Record extracts:
◇ ◇ ◇ ◇
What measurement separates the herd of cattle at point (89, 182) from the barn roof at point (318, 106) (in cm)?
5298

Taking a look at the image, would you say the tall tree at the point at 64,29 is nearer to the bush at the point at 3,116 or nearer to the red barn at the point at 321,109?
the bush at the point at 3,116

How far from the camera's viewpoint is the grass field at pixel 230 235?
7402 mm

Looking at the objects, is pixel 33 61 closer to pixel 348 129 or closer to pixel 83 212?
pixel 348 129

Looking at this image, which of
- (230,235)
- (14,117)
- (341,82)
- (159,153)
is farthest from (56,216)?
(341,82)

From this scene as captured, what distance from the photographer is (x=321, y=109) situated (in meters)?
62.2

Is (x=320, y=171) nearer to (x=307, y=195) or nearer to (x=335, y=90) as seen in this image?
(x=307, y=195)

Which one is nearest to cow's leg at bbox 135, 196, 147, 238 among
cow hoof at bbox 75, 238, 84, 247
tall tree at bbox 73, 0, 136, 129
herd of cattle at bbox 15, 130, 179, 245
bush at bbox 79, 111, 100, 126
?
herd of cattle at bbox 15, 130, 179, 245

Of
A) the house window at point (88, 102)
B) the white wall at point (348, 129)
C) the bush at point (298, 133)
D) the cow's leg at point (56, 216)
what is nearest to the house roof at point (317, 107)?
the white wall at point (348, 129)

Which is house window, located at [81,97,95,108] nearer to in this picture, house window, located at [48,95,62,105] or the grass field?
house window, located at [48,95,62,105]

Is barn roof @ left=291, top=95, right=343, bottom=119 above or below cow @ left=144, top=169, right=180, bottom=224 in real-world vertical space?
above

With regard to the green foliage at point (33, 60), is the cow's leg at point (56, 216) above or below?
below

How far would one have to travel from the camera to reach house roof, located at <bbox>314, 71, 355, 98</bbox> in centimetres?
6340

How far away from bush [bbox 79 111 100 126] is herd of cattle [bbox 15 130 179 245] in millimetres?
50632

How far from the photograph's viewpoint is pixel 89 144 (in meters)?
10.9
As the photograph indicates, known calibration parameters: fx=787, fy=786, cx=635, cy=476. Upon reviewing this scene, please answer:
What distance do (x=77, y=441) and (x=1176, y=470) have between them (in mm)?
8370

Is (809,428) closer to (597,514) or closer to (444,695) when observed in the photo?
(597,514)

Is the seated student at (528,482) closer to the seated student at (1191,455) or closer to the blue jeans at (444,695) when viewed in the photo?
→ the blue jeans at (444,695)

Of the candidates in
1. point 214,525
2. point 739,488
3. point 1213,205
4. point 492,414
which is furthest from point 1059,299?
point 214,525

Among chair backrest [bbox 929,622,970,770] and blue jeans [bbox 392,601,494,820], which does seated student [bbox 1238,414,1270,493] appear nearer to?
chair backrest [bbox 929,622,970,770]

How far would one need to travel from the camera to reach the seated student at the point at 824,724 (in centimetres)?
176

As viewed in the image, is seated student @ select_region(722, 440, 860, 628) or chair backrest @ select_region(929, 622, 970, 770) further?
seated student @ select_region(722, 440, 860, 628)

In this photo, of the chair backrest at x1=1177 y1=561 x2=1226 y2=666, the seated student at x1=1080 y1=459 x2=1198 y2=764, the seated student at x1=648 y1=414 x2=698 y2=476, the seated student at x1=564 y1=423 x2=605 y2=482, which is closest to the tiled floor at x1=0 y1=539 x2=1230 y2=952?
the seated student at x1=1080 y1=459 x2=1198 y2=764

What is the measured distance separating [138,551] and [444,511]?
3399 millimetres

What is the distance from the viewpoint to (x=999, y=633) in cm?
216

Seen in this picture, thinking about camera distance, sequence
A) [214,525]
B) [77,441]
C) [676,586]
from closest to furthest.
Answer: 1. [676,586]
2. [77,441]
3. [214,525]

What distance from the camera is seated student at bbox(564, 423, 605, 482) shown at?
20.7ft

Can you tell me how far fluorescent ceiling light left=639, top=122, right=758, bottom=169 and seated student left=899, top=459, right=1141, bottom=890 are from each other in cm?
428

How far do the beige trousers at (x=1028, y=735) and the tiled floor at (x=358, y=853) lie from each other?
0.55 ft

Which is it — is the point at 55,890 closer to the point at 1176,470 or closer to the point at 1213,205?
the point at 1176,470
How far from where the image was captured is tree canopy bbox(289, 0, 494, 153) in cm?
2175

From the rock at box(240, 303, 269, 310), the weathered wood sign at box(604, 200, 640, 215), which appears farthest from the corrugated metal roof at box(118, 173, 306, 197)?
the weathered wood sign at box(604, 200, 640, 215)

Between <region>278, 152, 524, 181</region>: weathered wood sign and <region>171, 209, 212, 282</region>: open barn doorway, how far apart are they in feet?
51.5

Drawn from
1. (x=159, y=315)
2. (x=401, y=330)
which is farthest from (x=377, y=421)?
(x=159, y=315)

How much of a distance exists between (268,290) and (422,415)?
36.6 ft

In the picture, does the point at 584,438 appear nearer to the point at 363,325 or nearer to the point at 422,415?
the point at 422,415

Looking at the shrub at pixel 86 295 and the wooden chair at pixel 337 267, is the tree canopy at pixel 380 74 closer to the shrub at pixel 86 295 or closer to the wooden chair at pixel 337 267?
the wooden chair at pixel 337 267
◇ ◇ ◇ ◇
Exercise instructions:
Rewrite all of the entries above, replacing "barn roof" with "shed roof" wherever it appears and leaving everything else as it is.

Output for this exercise:
What measurement separates the herd of cattle at point (89, 182) from the shed roof at point (318, 106) (in cm)?
5298

Taking a look at the image, would you say the tall tree at the point at 64,29 is nearer to the bush at the point at 3,116 or nearer to the red barn at the point at 321,109?
the bush at the point at 3,116

How far from the camera's viewpoint is the grass field at pixel 230 235?
7402 mm

Looking at the objects, is pixel 33 61 closer to pixel 348 129 or closer to pixel 83 212?
pixel 348 129

Looking at this image, which of
- (230,235)
- (14,117)
- (341,82)
- (159,153)
is farthest from (56,216)?
(341,82)

From this scene as captured, what distance from the photographer is (x=321, y=109) situated (in meters)?
62.2

Is (x=320, y=171) nearer to (x=307, y=195) or nearer to (x=335, y=90) as seen in this image?
(x=307, y=195)

Which one is nearest to cow's leg at bbox 135, 196, 147, 238 among
cow hoof at bbox 75, 238, 84, 247
tall tree at bbox 73, 0, 136, 129
herd of cattle at bbox 15, 130, 179, 245
bush at bbox 79, 111, 100, 126
?
herd of cattle at bbox 15, 130, 179, 245

Of
A) the house window at point (88, 102)
B) the white wall at point (348, 129)
C) the bush at point (298, 133)
D) the cow's leg at point (56, 216)
what is nearest to the house roof at point (317, 107)?
the white wall at point (348, 129)

Which is house window, located at [81,97,95,108] nearer to in this picture, house window, located at [48,95,62,105] or the grass field?
house window, located at [48,95,62,105]

Is shed roof @ left=291, top=95, right=343, bottom=119 above or below cow @ left=144, top=169, right=180, bottom=224 in real-world vertical space?
above

With regard to the green foliage at point (33, 60), is the cow's leg at point (56, 216) above or below?
below

How far would one have to travel from the camera to reach house roof, located at <bbox>314, 71, 355, 98</bbox> in centimetres?
6340

How far away from bush [bbox 79 111 100 126] is herd of cattle [bbox 15 130 179 245] in millimetres?
50632

How far from the photograph's viewpoint is pixel 89 144 (in meters)?
10.9
As the photograph indicates, known calibration parameters: fx=787, fy=786, cx=635, cy=476. Upon reviewing this scene, please answer:
What distance do (x=77, y=441) and (x=1176, y=470) have between them (in mm)?
8370

Is (809,428) closer to (597,514) or closer to (444,695) when observed in the photo?
(597,514)

Is the seated student at (528,482) closer to the seated student at (1191,455) or closer to the blue jeans at (444,695) when viewed in the photo?
→ the blue jeans at (444,695)

Of the candidates in
1. point 214,525
2. point 739,488
3. point 1213,205
4. point 492,414
which is furthest from point 1059,299?
point 214,525

Among chair backrest [bbox 929,622,970,770] and blue jeans [bbox 392,601,494,820], which does seated student [bbox 1238,414,1270,493] appear nearer to?
chair backrest [bbox 929,622,970,770]

How far would one need to travel from the camera to reach the seated student at the point at 824,724 (in centimetres)?
176

As viewed in the image, is seated student @ select_region(722, 440, 860, 628) or chair backrest @ select_region(929, 622, 970, 770) further?
seated student @ select_region(722, 440, 860, 628)

In this photo, of the chair backrest at x1=1177 y1=561 x2=1226 y2=666, the seated student at x1=1080 y1=459 x2=1198 y2=764, the seated student at x1=648 y1=414 x2=698 y2=476, the seated student at x1=564 y1=423 x2=605 y2=482, which is closest to the tiled floor at x1=0 y1=539 x2=1230 y2=952?
the seated student at x1=1080 y1=459 x2=1198 y2=764

What is the measured distance separating [138,551] and [444,511]?
3399 millimetres

What is the distance from the viewpoint to (x=999, y=633) in cm?
216

Seen in this picture, thinking about camera distance, sequence
A) [214,525]
B) [77,441]
C) [676,586]
from closest to furthest.
Answer: 1. [676,586]
2. [77,441]
3. [214,525]

What distance from the camera is seated student at bbox(564, 423, 605, 482) shown at?
20.7ft

Can you tell me how far fluorescent ceiling light left=639, top=122, right=758, bottom=169 and seated student left=899, top=459, right=1141, bottom=890 are from each other in cm?
428

How far do the beige trousers at (x=1028, y=735) and the tiled floor at (x=358, y=853) lie from each other?
0.55 ft

Which is it — is the point at 55,890 closer to the point at 1176,470 or closer to the point at 1213,205?
the point at 1176,470
How far from where the image was captured is tree canopy bbox(289, 0, 494, 153) in cm?
2175

From the rock at box(240, 303, 269, 310), the weathered wood sign at box(604, 200, 640, 215), which appears farthest from the corrugated metal roof at box(118, 173, 306, 197)?
the weathered wood sign at box(604, 200, 640, 215)

Between <region>278, 152, 524, 181</region>: weathered wood sign and <region>171, 209, 212, 282</region>: open barn doorway, how far apart are they in feet?
51.5

Drawn from
1. (x=159, y=315)
2. (x=401, y=330)
which is farthest from (x=377, y=421)?
(x=159, y=315)

How much of a distance exists between (268,290) and (422,415)?
36.6 ft

In the picture, does the point at 584,438 appear nearer to the point at 363,325 or nearer to the point at 422,415?
the point at 422,415

Looking at the shrub at pixel 86 295 and the wooden chair at pixel 337 267, is the tree canopy at pixel 380 74 closer to the shrub at pixel 86 295 or closer to the wooden chair at pixel 337 267?
the wooden chair at pixel 337 267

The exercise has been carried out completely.